* _TASK A_
Print the digit-divisibility tutorial starting with "Below is the" and going on through "long int n)".
* _TASK B_
Proceed with the digit-divisibility tutorial from the point where it stops.

Approach: First find the sum of the digits of the number then one by one check, whether the calculated sum is divisible by all the digits of the number. If for some digit it is not divisible then print No else print Yes.

Below is the implementation of the above approach: 

C++




// C++ implementation of the approach
#include <bits/stdc++.h>
using namespace std;
 
// Function that returns true if all the digits
// of n divide the sum of the digits of n
bool isDivisible(long long int n)
{
 
    // Store a copy of the original number
    long long int temp = n;
 
    // Find the sum of the digits of n
    int sum = 0;
    while (n) {
        int digit = n % 10;
        sum += digit;
        n /= 10;
    }
 
    // Restore the original value
    n = temp;
 
    // Check if all the digits divide
    // the calculated sum
    while (n) {
        int digit = n % 10;
 
        // If current digit doesn't
        // divide the sum
        if (sum % digit != 0)
            return false;
 
        n /= 10;
    }
 
    return true;
}
 
// Driver code
int main()

* _Scene-based spatial questions_
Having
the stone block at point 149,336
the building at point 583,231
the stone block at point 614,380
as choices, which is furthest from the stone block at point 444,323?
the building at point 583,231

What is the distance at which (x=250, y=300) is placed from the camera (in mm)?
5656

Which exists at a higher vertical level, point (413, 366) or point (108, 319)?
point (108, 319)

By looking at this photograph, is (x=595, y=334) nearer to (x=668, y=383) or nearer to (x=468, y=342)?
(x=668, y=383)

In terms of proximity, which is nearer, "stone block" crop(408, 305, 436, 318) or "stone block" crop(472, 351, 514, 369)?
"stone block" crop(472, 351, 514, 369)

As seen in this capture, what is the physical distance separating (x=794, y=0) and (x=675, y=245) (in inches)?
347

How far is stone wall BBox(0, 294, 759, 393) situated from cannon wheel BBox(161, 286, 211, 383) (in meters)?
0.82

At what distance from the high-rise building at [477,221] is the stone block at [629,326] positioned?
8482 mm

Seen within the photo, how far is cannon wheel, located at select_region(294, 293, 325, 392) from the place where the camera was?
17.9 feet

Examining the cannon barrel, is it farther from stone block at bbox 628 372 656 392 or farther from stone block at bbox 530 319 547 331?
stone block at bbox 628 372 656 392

* _WRITTEN RESPONSE A_
Below is the implementation of the above approach: 

C++




// C++ implementation of the approach
#include <bits/stdc++.h>
using namespace std;
 
// Function that returns true if all the digits
// of n divide the sum of the digits of n
bool isDivisible(long long int n)

* _WRITTEN RESPONSE B_
{
    long long int n = 123;
 
    if (isDivisible(n))
        cout << "Yes";
    else
        cout << "No";
 
    return 0;
}


Java




// Java implementation of the approach
public class GFG
{
     
    // Function that returns true if all the digits
    // of n divide the sum of the digits of n
    static boolean isDivisible(long n)
    {
     
        // Store a copy of the original number
        long temp = n;
     
        // Find the sum of the digits of n
        int sum = 0;
        while (n != 0)
        {
            int digit = (int) n % 10;
            sum += digit;
            n /= 10;
        }
     
        // Restore the original value
        n = temp;
     
        // Check if all the digits divide
        // the calculated sum
        while (n != 0)
        {
            int digit = (int)n % 10;
     
            // If current digit doesn't
            // divide the sum
            if (sum % digit != 0)
                return false;
     
            n /= 10;
        }
        return true;
    }
     
    // Driver code
    public static void main (String[] args)
    {
        long n = 123;
     
        if (isDivisible(n))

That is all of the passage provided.